The NNI Inquiry panel reported on 21 st March 2003. In its summary the Panel concluded, among other things, that "the research was carried out in serious breach of ethical guidelines which are applicable in Singapore as well as internationally. The PD [Parkinson's Disease] patients' rights were disregarded and their safety and well-being were compromised in the course of the research." The panel decided that Professor Shorvon and Dr Ramachandran (the Project Manager) "decided to bypass the then PD patients' treating neurologists" in order to obtain blood samples from patients. In addition, the panel concluded that it was decided to undertake Levo-Dopa testing, and to request certain patients to alter their prescribed Levo-Dopa medication, without the patients being fully informed and without their treating neurologists being told. Various other findings were made. Overall, the essential conclusions, among others, were:

12.1. Patient records were disclosed to the project team without patients' consent; and it was deliberately decided not to seek ethics approval for accessing patients' records.

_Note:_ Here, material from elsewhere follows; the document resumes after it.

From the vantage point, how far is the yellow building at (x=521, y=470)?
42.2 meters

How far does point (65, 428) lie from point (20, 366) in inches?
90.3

12.2. No ethics approval had been obtained for the Levo-Dopa testing (in contrast to the obtaining of blood samples): this was a breach of proper professional practice and ethical guidelines.

12.3. The well-being and safety of the PD patients had been compromised by reason of the alteration to or omission of their prescribed dosages. The Panel found it "quite unacceptable and unethical" that the patients' treating neurologists were not consulted; and that the Levo-Dopa testing and omission of medication was not done under clinical observation. The Panel stated that: "The patients were treated like experimental subjects without any rights… the patients' welfare was disregarded… the way the testing was done compromised patients' well-being and safety. Such a procedure of testing on human subjects would not be acceptable in any civilised society."

12.4. The Panel further concluded that patients were not told clearly about the Levo-Dopa testing: some...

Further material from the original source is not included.